● What to do
Output the entries below without any alteration.

********

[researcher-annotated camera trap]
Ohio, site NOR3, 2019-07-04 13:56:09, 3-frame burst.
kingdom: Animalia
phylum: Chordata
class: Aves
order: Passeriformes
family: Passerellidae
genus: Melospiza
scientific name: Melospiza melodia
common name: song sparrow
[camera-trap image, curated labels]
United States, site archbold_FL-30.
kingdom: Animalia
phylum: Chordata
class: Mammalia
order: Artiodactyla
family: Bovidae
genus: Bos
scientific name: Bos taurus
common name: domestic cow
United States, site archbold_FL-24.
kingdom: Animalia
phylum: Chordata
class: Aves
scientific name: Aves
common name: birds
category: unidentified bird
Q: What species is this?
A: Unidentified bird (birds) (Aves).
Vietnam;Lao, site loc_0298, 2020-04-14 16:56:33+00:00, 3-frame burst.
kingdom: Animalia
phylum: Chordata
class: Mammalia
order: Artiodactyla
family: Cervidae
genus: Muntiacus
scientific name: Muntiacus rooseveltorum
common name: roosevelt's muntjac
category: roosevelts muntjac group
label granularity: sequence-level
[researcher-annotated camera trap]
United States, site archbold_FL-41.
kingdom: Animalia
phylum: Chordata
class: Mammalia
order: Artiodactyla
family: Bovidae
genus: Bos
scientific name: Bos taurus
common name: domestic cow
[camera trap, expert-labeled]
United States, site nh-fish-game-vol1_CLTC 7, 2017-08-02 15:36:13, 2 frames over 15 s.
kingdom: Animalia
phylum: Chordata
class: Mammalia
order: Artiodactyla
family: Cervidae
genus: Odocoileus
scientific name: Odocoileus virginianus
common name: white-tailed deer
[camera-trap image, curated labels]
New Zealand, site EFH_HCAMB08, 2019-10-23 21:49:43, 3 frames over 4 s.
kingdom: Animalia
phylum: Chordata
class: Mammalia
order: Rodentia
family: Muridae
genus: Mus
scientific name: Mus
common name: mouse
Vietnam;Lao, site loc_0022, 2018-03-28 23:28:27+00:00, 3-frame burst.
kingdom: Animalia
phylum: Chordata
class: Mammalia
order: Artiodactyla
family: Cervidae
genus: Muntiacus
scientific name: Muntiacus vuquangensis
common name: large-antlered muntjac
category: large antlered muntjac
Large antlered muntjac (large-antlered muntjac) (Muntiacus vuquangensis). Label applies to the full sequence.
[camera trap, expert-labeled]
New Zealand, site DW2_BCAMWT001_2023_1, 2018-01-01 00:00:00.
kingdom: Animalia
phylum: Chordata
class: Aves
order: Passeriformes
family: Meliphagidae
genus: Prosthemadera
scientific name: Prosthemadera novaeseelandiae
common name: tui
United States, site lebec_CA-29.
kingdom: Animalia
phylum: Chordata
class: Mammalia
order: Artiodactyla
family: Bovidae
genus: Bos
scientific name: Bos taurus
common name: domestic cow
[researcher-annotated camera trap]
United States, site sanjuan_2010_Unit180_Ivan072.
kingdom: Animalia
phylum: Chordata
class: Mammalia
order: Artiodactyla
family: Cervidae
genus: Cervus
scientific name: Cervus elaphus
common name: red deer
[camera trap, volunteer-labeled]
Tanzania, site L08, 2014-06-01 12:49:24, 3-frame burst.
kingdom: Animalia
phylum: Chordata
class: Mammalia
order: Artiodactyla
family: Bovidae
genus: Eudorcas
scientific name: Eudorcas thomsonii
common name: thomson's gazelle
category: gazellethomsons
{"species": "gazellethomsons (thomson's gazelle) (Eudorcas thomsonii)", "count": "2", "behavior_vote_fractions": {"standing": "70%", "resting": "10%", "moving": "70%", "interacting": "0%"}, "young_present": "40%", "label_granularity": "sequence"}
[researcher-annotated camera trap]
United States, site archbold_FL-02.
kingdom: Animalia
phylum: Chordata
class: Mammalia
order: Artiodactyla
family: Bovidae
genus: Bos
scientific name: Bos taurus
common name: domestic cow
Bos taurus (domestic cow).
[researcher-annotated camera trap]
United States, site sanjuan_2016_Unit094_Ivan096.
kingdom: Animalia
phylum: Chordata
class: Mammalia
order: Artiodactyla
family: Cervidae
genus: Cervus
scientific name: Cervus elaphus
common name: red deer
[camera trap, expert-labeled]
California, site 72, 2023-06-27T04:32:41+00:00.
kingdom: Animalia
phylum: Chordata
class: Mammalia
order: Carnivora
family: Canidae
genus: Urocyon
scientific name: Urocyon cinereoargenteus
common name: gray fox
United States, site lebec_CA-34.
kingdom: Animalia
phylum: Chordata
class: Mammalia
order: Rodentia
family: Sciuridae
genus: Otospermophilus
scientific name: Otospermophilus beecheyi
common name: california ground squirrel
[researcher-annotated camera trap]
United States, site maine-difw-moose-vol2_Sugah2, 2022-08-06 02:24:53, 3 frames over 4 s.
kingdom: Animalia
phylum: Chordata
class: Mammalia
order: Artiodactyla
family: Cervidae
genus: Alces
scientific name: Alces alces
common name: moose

********

● Task solution
[researcher-annotated camera trap]
Ohio, site NOR3, 2019-07-04 13:56:09, 3-frame burst.
kingdom: Animalia
phylum: Chordata
class: Aves
order: Passeriformes
family: Passerellidae
genus: Melospiza
scientific name: Melospiza melodia
common name: song sparrow
[camera-trap image, curated labels]
United States, site archbold_FL-30.
kingdom: Animalia
phylum: Chordata
class: Mammalia
order: Artiodactyla
family: Bovidae
genus: Bos
scientific name: Bos taurus
common name: domestic cow
United States, site archbold_FL-24.
kingdom: Animalia
phylum: Chordata
class: Aves
scientific name: Aves
common name: birds
category: unidentified bird
Q: What species is this?
A: Unidentified bird (birds) (Aves).
Vietnam;Lao, site loc_0298, 2020-04-14 16:56:33+00:00, 3-frame burst.
kingdom: Animalia
phylum: Chordata
class: Mammalia
order: Artiodactyla
family: Cervidae
genus: Muntiacus
scientific name: Muntiacus rooseveltorum
common name: roosevelt's muntjac
category: roosevelts muntjac group
label granularity: sequence-level
[researcher-annotated camera trap]
United States, site archbold_FL-41.
kingdom: Animalia
phylum: Chordata
class: Mammalia
order: Artiodactyla
family: Bovidae
genus: Bos
scientific name: Bos taurus
common name: domestic cow
[camera trap, expert-labeled]
United States, site nh-fish-game-vol1_CLTC 7, 2017-08-02 15:36:13, 2 frames over 15 s.
kingdom: Animalia
phylum: Chordata
class: Mammalia
order: Artiodactyla
family: Cervidae
genus: Odocoileus
scientific name: Odocoileus virginianus
common name: white-tailed deer
[camera-trap image, curated labels]
New Zealand, site EFH_HCAMB08, 2019-10-23 21:49:43, 3 frames over 4 s.
kingdom: Animalia
phylum: Chordata
class: Mammalia
order: Rodentia
family: Muridae
genus: Mus
scientific name: Mus
common name: mouse
Vietnam;Lao, site loc_0022, 2018-03-28 23:28:27+00:00, 3-frame burst.
kingdom: Animalia
phylum: Chordata
class: Mammalia
order: Artiodactyla
family: Cervidae
genus: Muntiacus
scientific name: Muntiacus vuquangensis
common name: large-antlered muntjac
category: large antlered muntjac
Large antlered muntjac (large-antlered muntjac) (Muntiacus vuquangensis). Label applies to the full sequence.
[camera trap, expert-labeled]
New Zealand, site DW2_BCAMWT001_2023_1, 2018-01-01 00:00:00.
kingdom: Animalia
phylum: Chordata
class: Aves
order: Passeriformes
family: Meliphagidae
genus: Prosthemadera
scientific name: Prosthemadera novaeseelandiae
common name: tui
United States, site lebec_CA-29.
kingdom: Animalia
phylum: Chordata
class: Mammalia
order: Artiodactyla
family: Bovidae
genus: Bos
scientific name: Bos taurus
common name: domestic cow
[researcher-annotated camera trap]
United States, site sanjuan_2010_Unit180_Ivan072.
kingdom: Animalia
phylum: Chordata
class: Mammalia
order: Artiodactyla
family: Cervidae
genus: Cervus
scientific name: Cervus elaphus
common name: red deer
[camera trap, volunteer-labeled]
Tanzania, site L08, 2014-06-01 12:49:24, 3-frame burst.
kingdom: Animalia
phylum: Chordata
class: Mammalia
order: Artiodactyla
family: Bovidae
genus: Eudorcas
scientific name: Eudorcas thomsonii
common name: thomson's gazelle
category: gazellethomsons
{"species": "gazellethomsons (thomson's gazelle) (Eudorcas thomsonii)", "count": "2", "behavior_vote_fractions": {"standing": "70%", "resting": "10%", "moving": "70%", "interacting": "0%"}, "young_present": "40%", "label_granularity": "sequence"}
[researcher-annotated camera trap]
United States, site archbold_FL-02.
kingdom: Animalia
phylum: Chordata
class: Mammalia
order: Artiodactyla
family: Bovidae
genus: Bos
scientific name: Bos taurus
common name: domestic cow
Bos taurus (domestic cow).
[researcher-annotated camera trap]
United States, site sanjuan_2016_Unit094_Ivan096.
kingdom: Animalia
phylum: Chordata
class: Mammalia
order: Artiodactyla
family: Cervidae
genus: Cervus
scientific name: Cervus elaphus
common name: red deer
[camera trap, expert-labeled]
California, site 72, 2023-06-27T04:32:41+00:00.
kingdom: Animalia
phylum: Chordata
class: Mammalia
order: Carnivora
family: Canidae
genus: Urocyon
scientific name: Urocyon cinereoargenteus
common name: gray fox
United States, site lebec_CA-34.
kingdom: Animalia
phylum: Chordata
class: Mammalia
order: Rodentia
family: Sciuridae
genus: Otospermophilus
scientific name: Otospermophilus beecheyi
common name: california ground squirrel
[researcher-annotated camera trap]
United States, site maine-difw-moose-vol2_Sugah2, 2022-08-06 02:24:53, 3 frames over 4 s.
kingdom: Animalia
phylum: Chordata
class: Mammalia
order: Artiodactyla
family: Cervidae
genus: Alces
scientific name: Alces alces
common name: moose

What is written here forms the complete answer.